• [WORK REQUEST] Please give back word for word the lines below, from the first one through the one with "scientific name: Cervus elaphus".

─── MATERIAL PROVIDED ───

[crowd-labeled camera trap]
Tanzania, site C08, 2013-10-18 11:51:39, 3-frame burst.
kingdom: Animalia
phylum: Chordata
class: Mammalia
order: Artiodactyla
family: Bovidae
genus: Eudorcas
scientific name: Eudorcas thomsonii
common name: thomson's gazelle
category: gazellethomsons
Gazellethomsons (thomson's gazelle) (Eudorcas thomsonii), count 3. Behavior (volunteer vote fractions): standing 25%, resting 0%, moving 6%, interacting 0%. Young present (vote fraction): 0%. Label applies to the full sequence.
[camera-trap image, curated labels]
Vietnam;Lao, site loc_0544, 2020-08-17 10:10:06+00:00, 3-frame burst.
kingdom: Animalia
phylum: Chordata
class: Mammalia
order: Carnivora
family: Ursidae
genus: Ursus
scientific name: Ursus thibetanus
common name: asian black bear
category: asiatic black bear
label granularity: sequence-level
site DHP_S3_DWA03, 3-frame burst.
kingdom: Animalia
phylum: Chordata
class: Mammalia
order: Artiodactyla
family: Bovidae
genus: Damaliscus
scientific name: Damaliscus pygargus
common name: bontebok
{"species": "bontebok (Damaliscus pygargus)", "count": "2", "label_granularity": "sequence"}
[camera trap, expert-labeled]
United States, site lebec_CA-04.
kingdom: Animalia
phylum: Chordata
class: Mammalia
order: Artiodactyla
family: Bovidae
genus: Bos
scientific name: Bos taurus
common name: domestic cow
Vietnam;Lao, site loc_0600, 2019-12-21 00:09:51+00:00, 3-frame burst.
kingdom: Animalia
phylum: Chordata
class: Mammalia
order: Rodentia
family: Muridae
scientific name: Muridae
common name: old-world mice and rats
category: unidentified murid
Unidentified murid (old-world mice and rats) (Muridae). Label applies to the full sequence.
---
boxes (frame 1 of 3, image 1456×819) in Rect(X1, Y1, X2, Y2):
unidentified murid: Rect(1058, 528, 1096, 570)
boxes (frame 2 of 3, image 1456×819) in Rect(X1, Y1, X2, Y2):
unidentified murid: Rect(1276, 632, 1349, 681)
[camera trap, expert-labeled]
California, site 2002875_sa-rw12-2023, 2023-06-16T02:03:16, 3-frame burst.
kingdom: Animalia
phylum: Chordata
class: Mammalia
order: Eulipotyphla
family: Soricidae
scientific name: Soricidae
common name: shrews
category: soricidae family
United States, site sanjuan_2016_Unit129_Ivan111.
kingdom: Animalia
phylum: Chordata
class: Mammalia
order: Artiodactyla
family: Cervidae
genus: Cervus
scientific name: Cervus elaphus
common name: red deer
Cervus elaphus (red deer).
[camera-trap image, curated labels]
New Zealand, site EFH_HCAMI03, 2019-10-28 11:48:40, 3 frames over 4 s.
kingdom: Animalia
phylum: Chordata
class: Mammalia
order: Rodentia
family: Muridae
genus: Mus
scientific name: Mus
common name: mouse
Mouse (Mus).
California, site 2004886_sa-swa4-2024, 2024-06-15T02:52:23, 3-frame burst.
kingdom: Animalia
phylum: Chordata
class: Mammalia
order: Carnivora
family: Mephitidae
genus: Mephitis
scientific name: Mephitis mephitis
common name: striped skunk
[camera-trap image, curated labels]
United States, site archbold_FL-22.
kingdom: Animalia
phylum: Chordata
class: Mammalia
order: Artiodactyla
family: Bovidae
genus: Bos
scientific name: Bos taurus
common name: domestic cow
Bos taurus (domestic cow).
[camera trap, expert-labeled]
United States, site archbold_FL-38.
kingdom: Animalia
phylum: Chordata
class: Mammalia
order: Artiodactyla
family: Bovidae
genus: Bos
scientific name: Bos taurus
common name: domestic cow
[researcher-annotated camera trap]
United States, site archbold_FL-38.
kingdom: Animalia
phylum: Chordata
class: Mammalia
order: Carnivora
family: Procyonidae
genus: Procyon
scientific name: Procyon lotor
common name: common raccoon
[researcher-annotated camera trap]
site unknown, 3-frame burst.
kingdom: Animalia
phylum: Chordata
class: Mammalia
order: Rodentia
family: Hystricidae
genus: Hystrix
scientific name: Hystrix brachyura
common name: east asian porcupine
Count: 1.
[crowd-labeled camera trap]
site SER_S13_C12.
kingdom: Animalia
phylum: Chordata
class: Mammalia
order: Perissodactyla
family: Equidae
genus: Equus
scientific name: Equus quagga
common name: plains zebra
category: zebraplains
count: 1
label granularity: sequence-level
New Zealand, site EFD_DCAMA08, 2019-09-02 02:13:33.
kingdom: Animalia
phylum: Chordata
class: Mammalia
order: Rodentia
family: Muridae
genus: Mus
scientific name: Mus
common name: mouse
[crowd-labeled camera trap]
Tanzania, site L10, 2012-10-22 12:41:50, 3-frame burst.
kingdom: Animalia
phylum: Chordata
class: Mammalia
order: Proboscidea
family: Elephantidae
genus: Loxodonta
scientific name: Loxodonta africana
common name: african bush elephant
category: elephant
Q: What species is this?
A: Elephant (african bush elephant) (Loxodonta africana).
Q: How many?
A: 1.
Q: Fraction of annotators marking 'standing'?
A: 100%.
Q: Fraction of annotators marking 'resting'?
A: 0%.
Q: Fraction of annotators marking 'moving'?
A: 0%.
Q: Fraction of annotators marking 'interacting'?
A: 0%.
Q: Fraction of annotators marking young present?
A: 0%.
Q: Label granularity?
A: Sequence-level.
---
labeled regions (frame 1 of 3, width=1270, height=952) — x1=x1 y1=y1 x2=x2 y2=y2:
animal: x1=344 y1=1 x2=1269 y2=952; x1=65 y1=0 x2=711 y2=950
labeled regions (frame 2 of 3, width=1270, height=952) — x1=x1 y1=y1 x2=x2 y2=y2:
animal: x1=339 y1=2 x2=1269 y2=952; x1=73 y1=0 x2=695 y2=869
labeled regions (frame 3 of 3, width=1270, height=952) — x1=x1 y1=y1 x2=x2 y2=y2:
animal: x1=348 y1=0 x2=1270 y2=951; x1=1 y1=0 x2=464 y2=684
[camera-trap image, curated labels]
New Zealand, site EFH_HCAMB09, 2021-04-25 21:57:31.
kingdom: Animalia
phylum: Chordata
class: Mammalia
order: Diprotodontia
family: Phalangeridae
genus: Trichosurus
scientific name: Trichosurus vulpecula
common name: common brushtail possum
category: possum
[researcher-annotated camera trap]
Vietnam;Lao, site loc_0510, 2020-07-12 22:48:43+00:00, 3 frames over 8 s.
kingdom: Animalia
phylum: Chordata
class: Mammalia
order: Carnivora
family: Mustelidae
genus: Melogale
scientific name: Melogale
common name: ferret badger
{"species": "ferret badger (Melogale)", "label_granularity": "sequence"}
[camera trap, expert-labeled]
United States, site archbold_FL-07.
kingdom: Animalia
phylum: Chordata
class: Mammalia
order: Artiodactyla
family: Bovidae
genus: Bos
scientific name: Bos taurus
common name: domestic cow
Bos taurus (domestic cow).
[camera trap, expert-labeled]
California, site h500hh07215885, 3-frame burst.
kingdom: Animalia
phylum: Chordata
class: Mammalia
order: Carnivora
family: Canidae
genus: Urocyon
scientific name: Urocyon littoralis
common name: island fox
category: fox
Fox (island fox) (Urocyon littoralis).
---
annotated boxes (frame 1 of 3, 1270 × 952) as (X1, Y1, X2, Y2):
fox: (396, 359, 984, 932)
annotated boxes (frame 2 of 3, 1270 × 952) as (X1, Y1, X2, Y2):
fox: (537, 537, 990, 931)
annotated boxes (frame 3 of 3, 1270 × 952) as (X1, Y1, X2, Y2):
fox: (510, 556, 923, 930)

───

• [TASK RESULT]
[crowd-labeled camera trap]
Tanzania, site C08, 2013-10-18 11:51:39, 3-frame burst.
kingdom: Animalia
phylum: Chordata
class: Mammalia
order: Artiodactyla
family: Bovidae
genus: Eudorcas
scientific name: Eudorcas thomsonii
common name: thomson's gazelle
category: gazellethomsons
Gazellethomsons (thomson's gazelle) (Eudorcas thomsonii), count 3. Behavior (volunteer vote fractions): standing 25%, resting 0%, moving 6%, interacting 0%. Young present (vote fraction): 0%. Label applies to the full sequence.
[camera-trap image, curated labels]
Vietnam;Lao, site loc_0544, 2020-08-17 10:10:06+00:00, 3-frame burst.
kingdom: Animalia
phylum: Chordata
class: Mammalia
order: Carnivora
family: Ursidae
genus: Ursus
scientific name: Ursus thibetanus
common name: asian black bear
category: asiatic black bear
label granularity: sequence-level
site DHP_S3_DWA03, 3-frame burst.
kingdom: Animalia
phylum: Chordata
class: Mammalia
order: Artiodactyla
family: Bovidae
genus: Damaliscus
scientific name: Damaliscus pygargus
common name: bontebok
{"species": "bontebok (Damaliscus pygargus)", "count": "2", "label_granularity": "sequence"}
[camera trap, expert-labeled]
United States, site lebec_CA-04.
kingdom: Animalia
phylum: Chordata
class: Mammalia
order: Artiodactyla
family: Bovidae
genus: Bos
scientific name: Bos taurus
common name: domestic cow
Vietnam;Lao, site loc_0600, 2019-12-21 00:09:51+00:00, 3-frame burst.
kingdom: Animalia
phylum: Chordata
class: Mammalia
order: Rodentia
family: Muridae
scientific name: Muridae
common name: old-world mice and rats
category: unidentified murid
Unidentified murid (old-world mice and rats) (Muridae). Label applies to the full sequence.
---
boxes (frame 1 of 3, image 1456×819) in Rect(X1, Y1, X2, Y2):
unidentified murid: Rect(1058, 528, 1096, 570)
boxes (frame 2 of 3, image 1456×819) in Rect(X1, Y1, X2, Y2):
unidentified murid: Rect(1276, 632, 1349, 681)
[camera trap, expert-labeled]
California, site 2002875_sa-rw12-2023, 2023-06-16T02:03:16, 3-frame burst.
kingdom: Animalia
phylum: Chordata
class: Mammalia
order: Eulipotyphla
family: Soricidae
scientific name: Soricidae
common name: shrews
category: soricidae family
United States, site sanjuan_2016_Unit129_Ivan111.
kingdom: Animalia
phylum: Chordata
class: Mammalia
order: Artiodactyla
family: Cervidae
genus: Cervus
scientific name: Cervus elaphus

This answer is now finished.